• [PROBLEM STATEMENT]
Print every one of the records below word for word. Leave the pictures out of your answer.
++++ TASK INPUT ++++
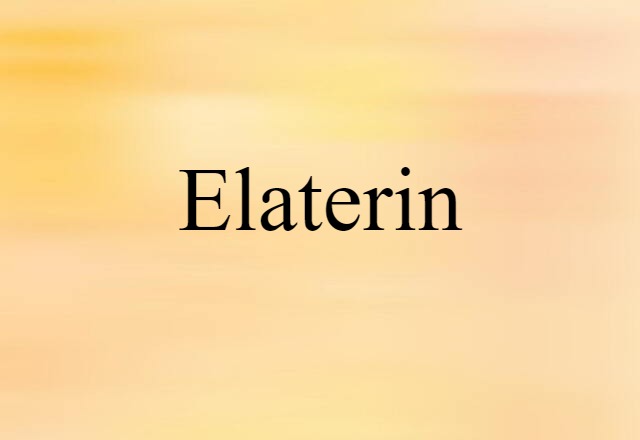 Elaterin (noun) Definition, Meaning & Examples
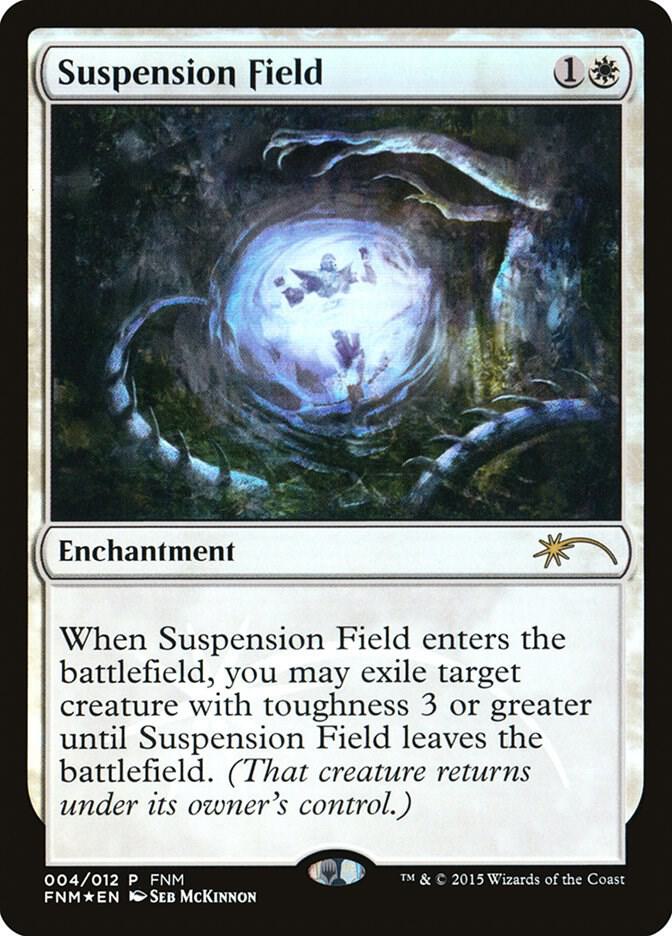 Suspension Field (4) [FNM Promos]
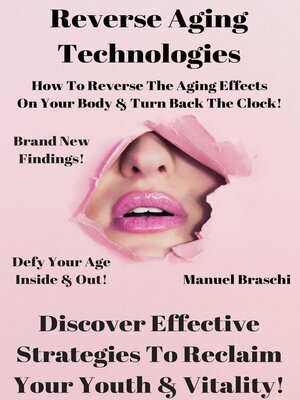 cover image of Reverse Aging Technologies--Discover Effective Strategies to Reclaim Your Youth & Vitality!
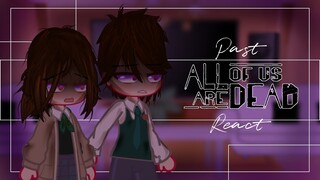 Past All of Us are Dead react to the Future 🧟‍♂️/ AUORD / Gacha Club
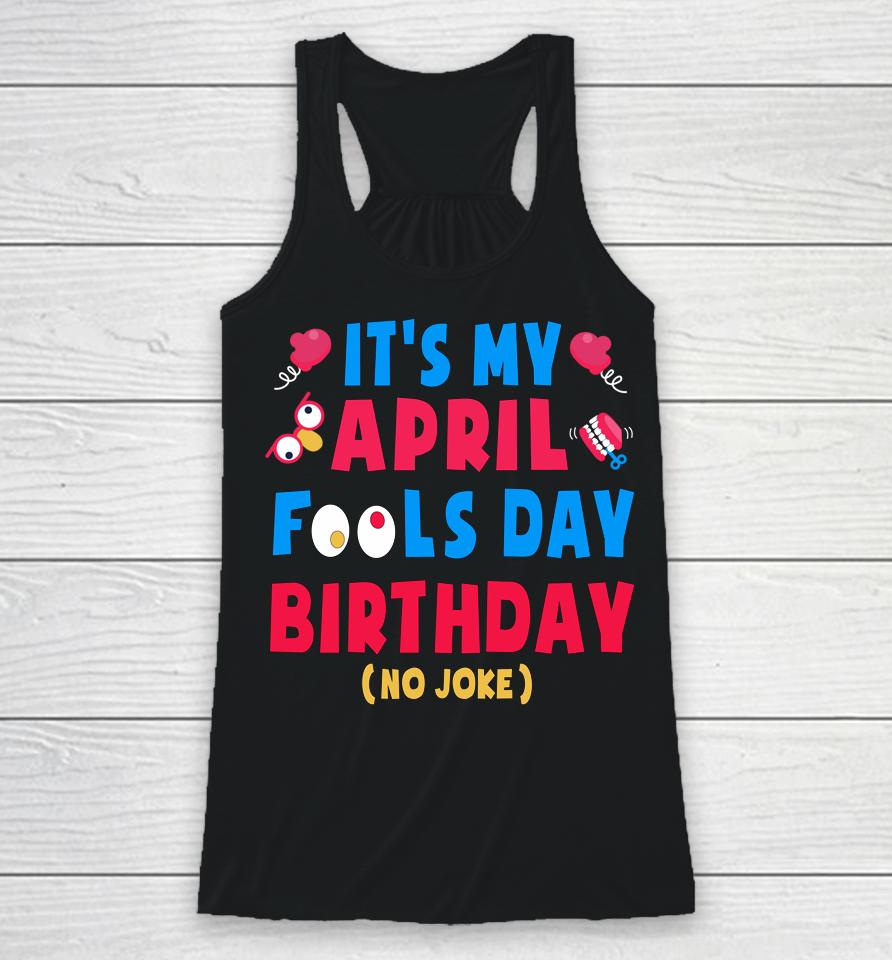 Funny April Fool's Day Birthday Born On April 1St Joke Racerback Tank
++++
• [ANSWER BOX]
 Elaterin (noun) Definition, Meaning & Examples
 Suspension Field (4) [FNM Promos]
 cover image of Reverse Aging Technologies--Discover Effective Strategies to Reclaim Your Youth & Vitality!
 Past All of Us are Dead react to the Future 🧟‍♂️/ AUORD / Gacha Club
 Funny April Fool's Day Birthday Born On April 1St Joke Racerback Tank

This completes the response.